▼▼▼

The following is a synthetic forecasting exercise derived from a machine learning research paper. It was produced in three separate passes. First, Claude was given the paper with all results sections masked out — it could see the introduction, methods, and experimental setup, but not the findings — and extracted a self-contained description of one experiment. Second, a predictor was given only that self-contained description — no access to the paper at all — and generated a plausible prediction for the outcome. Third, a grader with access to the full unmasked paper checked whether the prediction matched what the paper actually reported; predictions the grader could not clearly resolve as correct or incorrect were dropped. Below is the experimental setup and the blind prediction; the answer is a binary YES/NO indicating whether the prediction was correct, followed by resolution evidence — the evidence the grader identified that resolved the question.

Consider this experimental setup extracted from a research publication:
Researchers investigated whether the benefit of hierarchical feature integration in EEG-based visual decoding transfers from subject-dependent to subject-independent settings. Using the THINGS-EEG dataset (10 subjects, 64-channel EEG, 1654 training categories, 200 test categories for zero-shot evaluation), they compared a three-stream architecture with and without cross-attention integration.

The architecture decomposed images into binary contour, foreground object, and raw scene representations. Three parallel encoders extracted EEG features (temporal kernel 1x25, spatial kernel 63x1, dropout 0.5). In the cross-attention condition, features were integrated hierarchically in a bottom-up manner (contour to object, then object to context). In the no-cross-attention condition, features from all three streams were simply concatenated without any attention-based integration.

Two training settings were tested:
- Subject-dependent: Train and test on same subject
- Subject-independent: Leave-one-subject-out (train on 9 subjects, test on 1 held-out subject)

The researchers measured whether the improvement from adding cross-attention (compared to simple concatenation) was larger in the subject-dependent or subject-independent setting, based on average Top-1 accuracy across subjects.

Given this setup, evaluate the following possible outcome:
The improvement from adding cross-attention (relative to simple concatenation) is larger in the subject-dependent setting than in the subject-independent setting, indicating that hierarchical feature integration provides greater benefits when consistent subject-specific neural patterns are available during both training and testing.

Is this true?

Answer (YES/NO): YES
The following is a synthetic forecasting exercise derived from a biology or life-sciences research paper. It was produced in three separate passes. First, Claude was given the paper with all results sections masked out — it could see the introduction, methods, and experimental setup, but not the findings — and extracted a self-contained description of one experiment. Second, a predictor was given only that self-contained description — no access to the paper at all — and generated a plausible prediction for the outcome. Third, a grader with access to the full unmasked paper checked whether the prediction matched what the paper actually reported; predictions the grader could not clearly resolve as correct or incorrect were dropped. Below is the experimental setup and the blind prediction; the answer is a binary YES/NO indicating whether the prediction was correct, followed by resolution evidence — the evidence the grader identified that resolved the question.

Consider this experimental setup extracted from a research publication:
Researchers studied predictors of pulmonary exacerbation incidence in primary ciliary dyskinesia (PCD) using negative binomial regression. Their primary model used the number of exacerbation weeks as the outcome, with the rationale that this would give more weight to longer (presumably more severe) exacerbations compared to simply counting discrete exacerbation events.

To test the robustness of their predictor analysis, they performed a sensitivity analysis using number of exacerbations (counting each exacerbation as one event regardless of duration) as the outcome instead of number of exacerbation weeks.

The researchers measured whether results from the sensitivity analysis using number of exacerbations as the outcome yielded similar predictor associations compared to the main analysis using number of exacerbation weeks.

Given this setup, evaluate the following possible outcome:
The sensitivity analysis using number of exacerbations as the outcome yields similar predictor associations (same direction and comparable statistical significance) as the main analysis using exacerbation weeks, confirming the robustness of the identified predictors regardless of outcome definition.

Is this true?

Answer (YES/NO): YES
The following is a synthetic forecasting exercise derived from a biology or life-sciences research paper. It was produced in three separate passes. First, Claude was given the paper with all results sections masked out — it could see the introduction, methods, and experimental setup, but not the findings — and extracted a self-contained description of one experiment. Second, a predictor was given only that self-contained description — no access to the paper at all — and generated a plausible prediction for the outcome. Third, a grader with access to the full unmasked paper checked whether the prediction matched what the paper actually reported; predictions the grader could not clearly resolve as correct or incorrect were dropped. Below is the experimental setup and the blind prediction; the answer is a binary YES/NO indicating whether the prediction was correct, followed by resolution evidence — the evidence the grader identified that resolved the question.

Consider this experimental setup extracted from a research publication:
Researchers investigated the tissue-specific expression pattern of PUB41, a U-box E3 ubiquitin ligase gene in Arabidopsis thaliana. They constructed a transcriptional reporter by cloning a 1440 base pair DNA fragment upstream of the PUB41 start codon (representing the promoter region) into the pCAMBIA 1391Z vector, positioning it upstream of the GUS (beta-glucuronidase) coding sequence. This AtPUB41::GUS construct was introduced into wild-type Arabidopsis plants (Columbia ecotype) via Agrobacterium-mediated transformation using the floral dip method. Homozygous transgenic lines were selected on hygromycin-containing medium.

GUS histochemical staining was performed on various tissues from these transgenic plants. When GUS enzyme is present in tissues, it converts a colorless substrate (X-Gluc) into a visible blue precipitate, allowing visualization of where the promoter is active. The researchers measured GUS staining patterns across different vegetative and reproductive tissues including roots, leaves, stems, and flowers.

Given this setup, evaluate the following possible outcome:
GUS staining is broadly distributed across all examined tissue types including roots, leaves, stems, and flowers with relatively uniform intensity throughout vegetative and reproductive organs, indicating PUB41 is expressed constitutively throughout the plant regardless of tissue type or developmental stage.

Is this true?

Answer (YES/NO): NO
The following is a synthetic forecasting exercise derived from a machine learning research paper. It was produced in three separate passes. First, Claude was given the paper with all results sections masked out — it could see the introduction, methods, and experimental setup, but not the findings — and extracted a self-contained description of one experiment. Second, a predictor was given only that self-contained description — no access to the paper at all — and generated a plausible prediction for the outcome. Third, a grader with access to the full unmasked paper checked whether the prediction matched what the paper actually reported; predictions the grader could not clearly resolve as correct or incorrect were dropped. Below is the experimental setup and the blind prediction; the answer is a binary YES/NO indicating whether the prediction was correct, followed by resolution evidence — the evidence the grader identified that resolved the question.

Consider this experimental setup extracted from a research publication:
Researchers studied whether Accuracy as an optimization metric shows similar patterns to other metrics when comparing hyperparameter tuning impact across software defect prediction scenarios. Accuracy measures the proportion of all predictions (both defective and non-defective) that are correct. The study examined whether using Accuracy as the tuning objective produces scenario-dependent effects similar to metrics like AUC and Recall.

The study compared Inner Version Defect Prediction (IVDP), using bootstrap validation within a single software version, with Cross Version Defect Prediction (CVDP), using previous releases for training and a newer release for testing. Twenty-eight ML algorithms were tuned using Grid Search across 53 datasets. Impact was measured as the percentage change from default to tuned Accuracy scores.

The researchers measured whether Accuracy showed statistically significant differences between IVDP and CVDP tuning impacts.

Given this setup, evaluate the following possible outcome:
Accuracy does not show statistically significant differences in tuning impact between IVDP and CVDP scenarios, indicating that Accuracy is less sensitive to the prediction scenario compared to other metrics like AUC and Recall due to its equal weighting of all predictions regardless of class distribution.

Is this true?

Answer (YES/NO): NO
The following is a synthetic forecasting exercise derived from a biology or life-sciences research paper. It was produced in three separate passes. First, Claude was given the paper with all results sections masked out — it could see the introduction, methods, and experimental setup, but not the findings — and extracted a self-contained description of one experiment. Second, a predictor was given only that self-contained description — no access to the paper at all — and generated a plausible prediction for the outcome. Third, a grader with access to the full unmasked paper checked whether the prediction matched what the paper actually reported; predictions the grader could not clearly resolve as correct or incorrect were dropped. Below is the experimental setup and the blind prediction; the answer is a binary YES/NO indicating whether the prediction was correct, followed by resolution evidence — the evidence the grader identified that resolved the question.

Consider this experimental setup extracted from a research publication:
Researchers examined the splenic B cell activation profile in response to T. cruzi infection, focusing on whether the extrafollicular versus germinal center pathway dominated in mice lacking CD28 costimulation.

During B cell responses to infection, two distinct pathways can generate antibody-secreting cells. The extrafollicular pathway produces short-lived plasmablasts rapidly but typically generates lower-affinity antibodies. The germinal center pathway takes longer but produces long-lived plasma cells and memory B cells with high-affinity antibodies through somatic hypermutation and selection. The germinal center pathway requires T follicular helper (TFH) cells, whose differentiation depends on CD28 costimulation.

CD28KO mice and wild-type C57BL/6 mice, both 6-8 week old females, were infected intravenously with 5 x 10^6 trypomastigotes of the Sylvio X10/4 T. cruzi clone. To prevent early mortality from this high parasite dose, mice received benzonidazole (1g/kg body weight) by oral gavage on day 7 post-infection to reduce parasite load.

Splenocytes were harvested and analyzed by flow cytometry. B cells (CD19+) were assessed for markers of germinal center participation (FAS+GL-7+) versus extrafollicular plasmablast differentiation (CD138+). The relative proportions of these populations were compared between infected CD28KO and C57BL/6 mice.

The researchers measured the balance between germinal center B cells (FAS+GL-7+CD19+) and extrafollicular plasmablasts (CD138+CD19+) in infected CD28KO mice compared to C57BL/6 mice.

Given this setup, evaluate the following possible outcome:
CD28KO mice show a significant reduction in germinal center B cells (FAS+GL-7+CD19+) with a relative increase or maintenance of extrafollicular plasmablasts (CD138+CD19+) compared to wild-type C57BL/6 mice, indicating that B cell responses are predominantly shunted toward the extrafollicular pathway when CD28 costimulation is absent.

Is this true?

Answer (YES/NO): YES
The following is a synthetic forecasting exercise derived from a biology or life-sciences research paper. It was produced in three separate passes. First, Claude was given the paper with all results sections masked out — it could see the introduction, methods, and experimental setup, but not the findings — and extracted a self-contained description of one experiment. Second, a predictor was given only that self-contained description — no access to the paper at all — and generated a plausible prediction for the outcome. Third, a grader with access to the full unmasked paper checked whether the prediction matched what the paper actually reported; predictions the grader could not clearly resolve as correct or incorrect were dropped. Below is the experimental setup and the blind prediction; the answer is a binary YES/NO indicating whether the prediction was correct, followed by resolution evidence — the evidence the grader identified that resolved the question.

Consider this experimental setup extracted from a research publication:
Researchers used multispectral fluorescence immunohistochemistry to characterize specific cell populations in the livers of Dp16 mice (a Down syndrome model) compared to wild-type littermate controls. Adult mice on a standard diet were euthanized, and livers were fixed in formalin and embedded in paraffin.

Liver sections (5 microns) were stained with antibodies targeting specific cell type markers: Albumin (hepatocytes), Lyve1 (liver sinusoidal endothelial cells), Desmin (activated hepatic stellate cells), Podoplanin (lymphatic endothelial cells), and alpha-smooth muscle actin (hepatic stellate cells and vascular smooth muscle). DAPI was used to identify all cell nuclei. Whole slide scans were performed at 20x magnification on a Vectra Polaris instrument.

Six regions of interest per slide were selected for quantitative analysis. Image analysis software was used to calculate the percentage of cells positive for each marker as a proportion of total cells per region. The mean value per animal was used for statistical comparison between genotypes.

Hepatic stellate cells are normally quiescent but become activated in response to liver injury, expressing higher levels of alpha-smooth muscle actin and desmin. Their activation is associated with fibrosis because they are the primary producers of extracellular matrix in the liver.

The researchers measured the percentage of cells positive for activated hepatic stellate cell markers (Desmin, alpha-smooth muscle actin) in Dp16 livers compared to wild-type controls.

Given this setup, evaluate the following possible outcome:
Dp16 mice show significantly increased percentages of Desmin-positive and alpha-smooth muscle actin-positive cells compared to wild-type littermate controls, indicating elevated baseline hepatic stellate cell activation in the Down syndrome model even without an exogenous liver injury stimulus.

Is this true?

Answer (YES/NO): YES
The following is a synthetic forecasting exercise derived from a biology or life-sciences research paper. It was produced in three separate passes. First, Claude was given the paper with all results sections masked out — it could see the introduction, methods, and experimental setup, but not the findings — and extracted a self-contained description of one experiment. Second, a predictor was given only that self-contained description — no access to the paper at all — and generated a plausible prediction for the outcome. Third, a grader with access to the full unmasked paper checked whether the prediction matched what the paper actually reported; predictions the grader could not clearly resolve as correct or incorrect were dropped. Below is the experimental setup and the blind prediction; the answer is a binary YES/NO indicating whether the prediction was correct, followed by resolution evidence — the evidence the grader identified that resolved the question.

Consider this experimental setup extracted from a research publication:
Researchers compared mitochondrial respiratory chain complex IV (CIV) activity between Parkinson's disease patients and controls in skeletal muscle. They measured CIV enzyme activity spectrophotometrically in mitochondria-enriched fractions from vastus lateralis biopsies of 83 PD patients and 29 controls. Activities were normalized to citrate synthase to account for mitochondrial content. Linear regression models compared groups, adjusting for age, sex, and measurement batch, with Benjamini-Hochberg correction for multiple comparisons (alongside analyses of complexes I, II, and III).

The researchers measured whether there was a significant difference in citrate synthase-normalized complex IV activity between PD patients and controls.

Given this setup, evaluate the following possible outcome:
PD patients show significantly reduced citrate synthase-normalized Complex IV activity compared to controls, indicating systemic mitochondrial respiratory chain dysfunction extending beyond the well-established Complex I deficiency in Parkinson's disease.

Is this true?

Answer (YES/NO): NO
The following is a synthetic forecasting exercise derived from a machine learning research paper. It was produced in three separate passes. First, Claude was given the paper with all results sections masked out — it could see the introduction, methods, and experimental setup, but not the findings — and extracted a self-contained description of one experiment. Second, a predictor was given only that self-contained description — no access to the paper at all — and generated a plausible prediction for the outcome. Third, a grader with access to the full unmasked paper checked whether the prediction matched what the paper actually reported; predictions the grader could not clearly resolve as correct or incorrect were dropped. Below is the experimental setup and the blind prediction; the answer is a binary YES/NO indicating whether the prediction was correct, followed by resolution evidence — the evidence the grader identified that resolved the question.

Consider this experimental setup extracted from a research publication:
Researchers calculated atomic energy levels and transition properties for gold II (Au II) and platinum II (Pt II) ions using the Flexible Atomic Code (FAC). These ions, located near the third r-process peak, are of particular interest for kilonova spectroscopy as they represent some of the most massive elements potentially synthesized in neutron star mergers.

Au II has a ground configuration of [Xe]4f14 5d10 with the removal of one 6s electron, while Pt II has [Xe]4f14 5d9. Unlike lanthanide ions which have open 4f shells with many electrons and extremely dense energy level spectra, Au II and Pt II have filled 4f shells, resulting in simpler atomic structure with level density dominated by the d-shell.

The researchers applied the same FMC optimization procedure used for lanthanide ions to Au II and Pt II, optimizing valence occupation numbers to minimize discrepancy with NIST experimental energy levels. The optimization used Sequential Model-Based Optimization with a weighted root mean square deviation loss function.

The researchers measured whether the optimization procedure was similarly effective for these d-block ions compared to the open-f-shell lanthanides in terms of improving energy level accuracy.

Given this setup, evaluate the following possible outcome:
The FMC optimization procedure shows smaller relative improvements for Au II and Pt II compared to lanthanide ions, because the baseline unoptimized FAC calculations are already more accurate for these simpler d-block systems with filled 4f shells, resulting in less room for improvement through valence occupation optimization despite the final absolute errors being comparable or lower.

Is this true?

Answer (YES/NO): NO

▲▲▲

* _Task details_
When a line in the listing above holds the word "responses", copy it.

* _Completed task_
During B cell responses to infection, two distinct pathways can generate antibody-secreting cells. The extrafollicular pathway produces short-lived plasmablasts rapidly but typically generates lower-affinity antibodies. The germinal center pathway takes longer but produces long-lived plasma cells and memory B cells with high-affinity antibodies through somatic hypermutation and selection. The germinal center pathway requires T follicular helper (TFH) cells, whose differentiation depends on CD28 costimulation.
CD28KO mice show a significant reduction in germinal center B cells (FAS+GL-7+CD19+) with a relative increase or maintenance of extrafollicular plasmablasts (CD138+CD19+) compared to wild-type C57BL/6 mice, indicating that B cell responses are predominantly shunted toward the extrafollicular pathway when CD28 costimulation is absent.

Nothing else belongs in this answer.